Investment will be a key determinant of Southeast Asia’s future energy security. Clean energy investment has risen 60% since 2015, driving growth in total energy investment, which reached over USD 100 billion in 2025. However, at around 3% of global energy investment, this remains well below the region’s 9% share in global population. Energy investment rises 35% over the next decade under today’s policy settings and nearly doubles if announced pledges are met. Oil and gas spending is largely to stem declining output from existing fields. Investment in low-emissions power, electricity networks, storage and electrification of end uses rises across all scenarios.

Financing conditions will be critical in determining whether required investment levels can be achieved. The inflationary impacts of the energy crisis could result in higher interest rates which would push up financing costs, posing challenges for capital-intensive clean energy technologies. In much of Southeast Asia, where the cost of capital can be around twice as high as in advanced economies and China, this further weakens risk-adjusted returns and slows the pace of deployment of renewables, grids and energy efficiency measures, with implications for import dependence and system resilience. Mobilising sufficient investment, particularly to meet announced pledges, will depend on regulatory reforms and strong international public support to reduce costs of capital and to crowd in private finance.

Southeast Asia’s energy transition is closely linked to its role in global industrial and supply chains, particularly for critical minerals and clean energy technologies. The region is among the world’s fastest growing hubs for energy-intensive aluminium, iron and steel production, with output rising by 70% by 2035. Aligning industrial development with energy transition and security goals will be crucial, both to capture the economic opportunities in clean energy manufacturing and to reduce exposure to concentrated supply chains. Countries such as Thailand and Indonesia are increasingly linking EV deployment with domestic manufacturing strategies. Indonesia is a leading global supplier of nickel, while Malaysia, Myanmar and the Philippines also hold significant mineral resources and processing capacity. Battery manufacturing capacity is set to more than triple by 2030, while EV production capacity could rise more than tenfold, driven by strong industrial policy and increasing foreign investment, including from China. This expansion is a major opportunity for further economic development and job creation, but also requires policies to ensure responsible resource development, well-sequenced infrastructure investments, and approaches that play to national and regional strengths in a coordinated way.

Ensuring that the development of Southeast Asia’s energy systems is fair and inclusive remains a central challenge. While electricity access is close to universal in most countries, clean cooking access still lags, affecting 120 million people, or almost a fifth of the region's population. Energy affordability pressures are acute, particularly for lower-income households, and the costs of energy policies must be managed carefully. Changes in energy and industrial systems offer opportunities to create jobs, expand access and support economic development, building on successful examples such as the emergence of EV manufacturing hubs in Thailand and Viet Nam. Achieving these outcomes requires policies that balance emissions reduction, affordability and social inclusion, while ensuring that all people can participate in and benefit from the transition.

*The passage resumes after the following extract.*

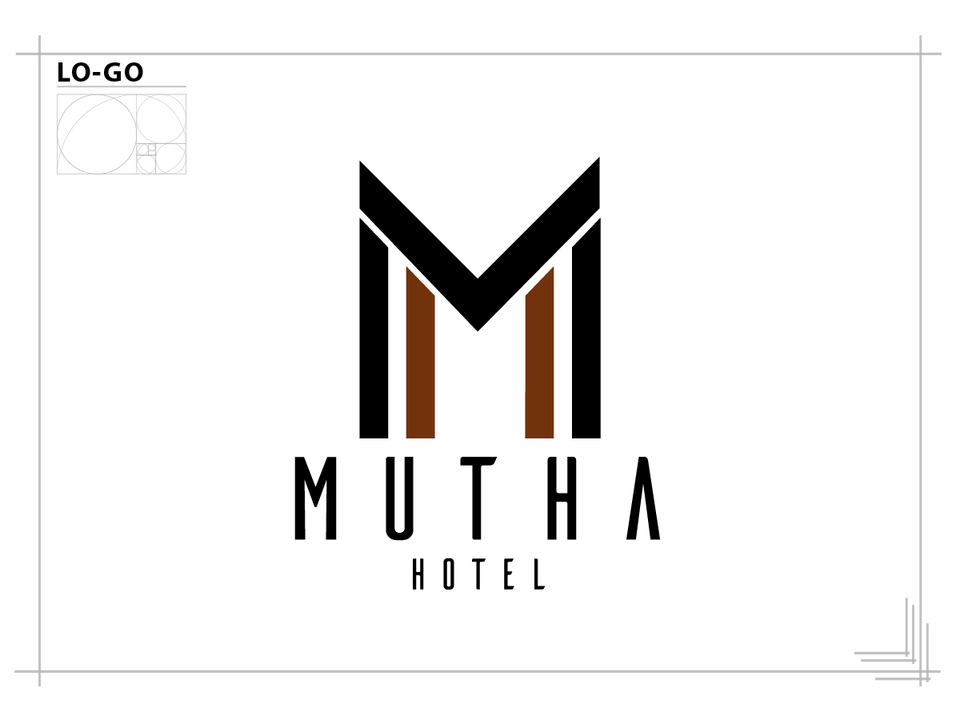 Logo - Logo Design ภาพลักษณ์ดูดี ธุรกิจก้าวหน้า - 10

The Middle East conflict is both a stress test of Southeast Asia’s current energy system and a catalyst to accelerate structural change. It has exposed persistent vulnerabilities, but current trends do not yet point to a commensurate shift in energy strategies, leaving the region exposed to future shocks. The central challenge is to bridge near-term crisis management with faster implementation of longer-term solutions, including through stronger regional cooperation. How Southeast Asia responds will be pivotal for its resilience and for the global energy system.